When the Sonoma County Board of Supervisors approved a series of steps and goals to reduce mounting pension costs in November 2011, one of its plans was to create a citizens advisory committee to give the county feedback on how it was doing.|

When the Sonoma County Board of Supervisors approved a series of steps and goals to reduce mounting pension costs in November 2011, one of its plans was to create a citizens advisory committee to give the county feedback on how it was doing.

It was a needed measure of accountability. Taxpayers deserved a voice in a process that was dominated by officials - from public employee unions, the Sonoma County Employee Retirement Association and the Board of Supervisors itself - who stood to receive retirement benefits from the county.

A watchdog committee would offer a chance for private citizens, who will end up paying most of the cost of pension increases approved more than 10 years ago, to be represented.

Last week, supervisors finally authorized such a committee, and the county is now searching for people to serve.

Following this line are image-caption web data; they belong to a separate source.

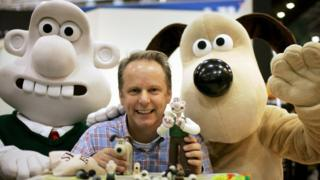 Nick Park and Wallace and Gromit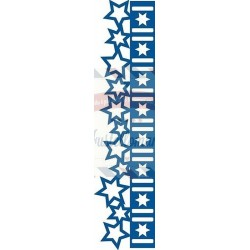 Fustella metallica Marianne Design Collectables Christmas stars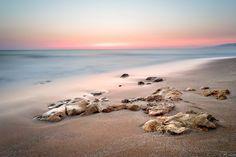 'Before sunrise on the beach' by LubosBalazovic Before Sunrise, Landscape Photos, Beach, Water, Outdoor, Gripe Water, Outdoors, The Beach, Beaches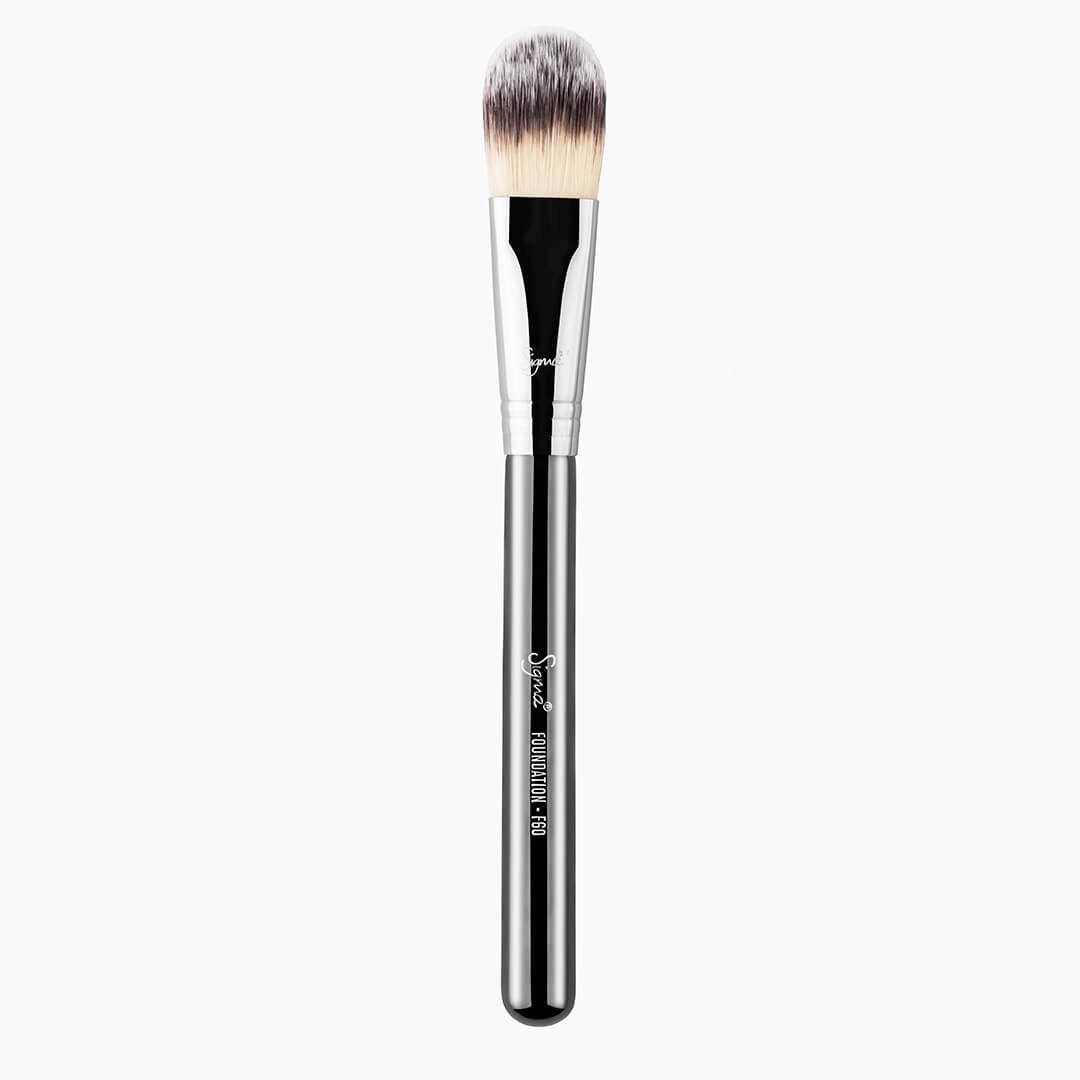 F60 Foundation Brush Chrome full view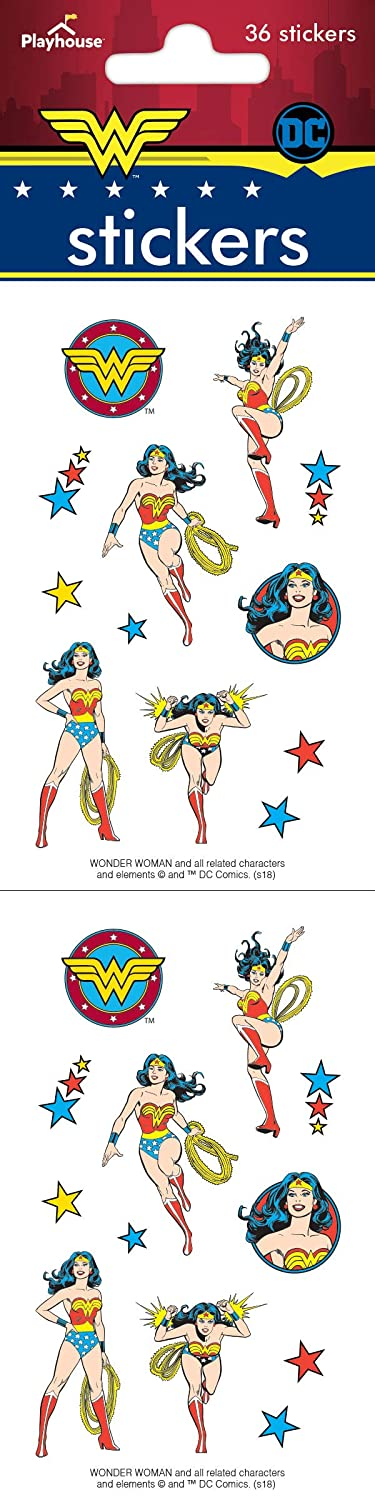 Playhouse DC Comics Wonder Woman Pack of Three Perforated Sticker Sheets Paper House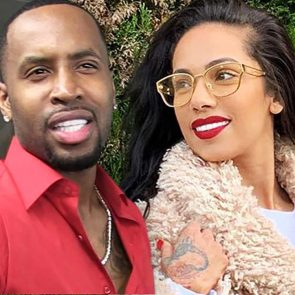 Erica Mena and safaree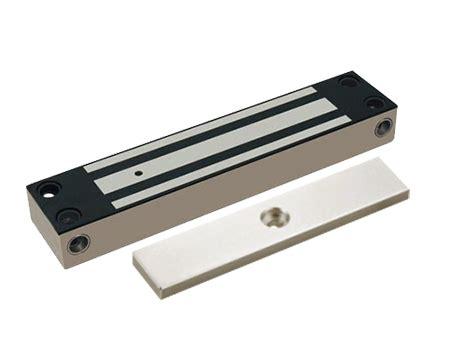 Grendel Slot Pintu Grendel Pintu Grendel Alumunium Gbb029 C integrated access sistem akses kontrol kunci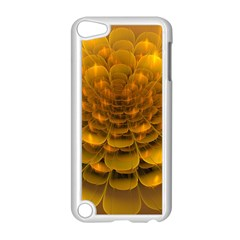Yellow Flower Apple Ipod Touch 5 Case (white) by Simbadda
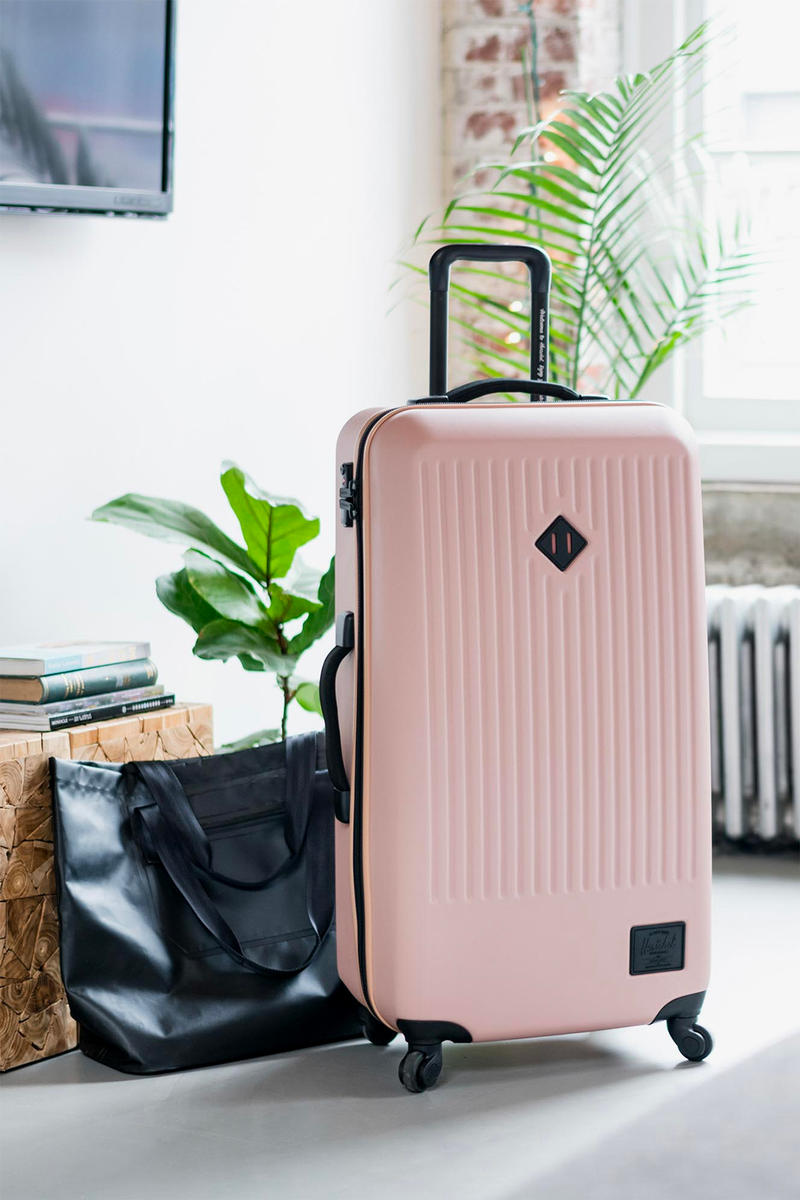 Herschel Supply Trade Luggage Suitcase Giveaway Ash Rose Pink Travel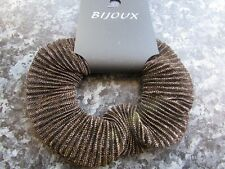Bijoux Gold & Black Lurex Hair Scrunchie elastic striped fabric bobble 11cm band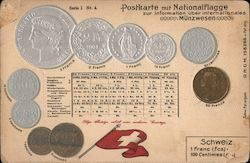 Postkarte mit Nationalflagge. Schweiz. Money value table and flag Postcard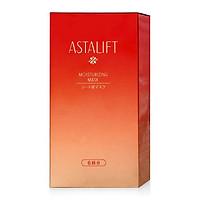 Mặt nạ dưỡng ẩm da Astalift Moisturizing Mask 6 miếng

But the committee is so limited in scope that it threatens its long-term effectiveness.

In discussing an independent citizens committee, the county’s 2011 pension report noted, “If such a committee is created, it should exist to bolster increased community engagement, add insight and value to a challenging and complex process, and build an improved understanding for all parties.”

Unfortunately, the board has decided to make this a temporary committee, one that will have a mere six to nine months to do all of that.

We have no argument with the specific tasks that the committee will be given.

The panel will be asked to develop recommendations for the board on how to reduce pension costs, ideas that could include negotiating a lower benefit formula for new employees as well as requiring longtime employees to boost the amount they contribute toward their retirement.

We also concur with the board’s decision to make sure the committee, which will include five to seven members, is made up primarily of people who don’t currently benefit from the county’s retirement system, although we don’t see a reason why it must be entirely so, particularly if there’s a qualified applicant experienced in the field who happens to have a vested interest.

This is particularly true if it involves a former county employee who retired prior to the era of enhanced benefits. These retirees have as much at stake as anyone in ensuring the county’s retirement costs get down to sustainable levels.

The county, with the help of pension reforms mandated by the state, has taken some important steps toward doing just that.

It also has set some noble objectives, including a goal of cutting pension-related costs to 10 percent of total payroll for salaries and benefits by 2024. At the moment, it is closer to 20 percent.

But the county still has a long way to go. Total retirement costs have grown by more than 500 percent since 2000 and threaten to grow higher, even with a surging stock market. Meanwhile, the county is some $449 million behind in setting aside enough money to meet its long-term financial obligations to retirees. The county also is on the hook for some $459?million in pension obligation bonds.

County officials have repeatedly noted that this pension problem will take years to resolve. We don’t dispute that. But if that’s the case, why is it that the county is only willing to give this citizens watchdog group six to nine months to do its job?

To be effective, this committee needs to be independent. It needs to have the ability to share its findings and recommendations freely. And, until the county clearly has retirement costs under control, it needs to operate without an expiration date hanging over its head.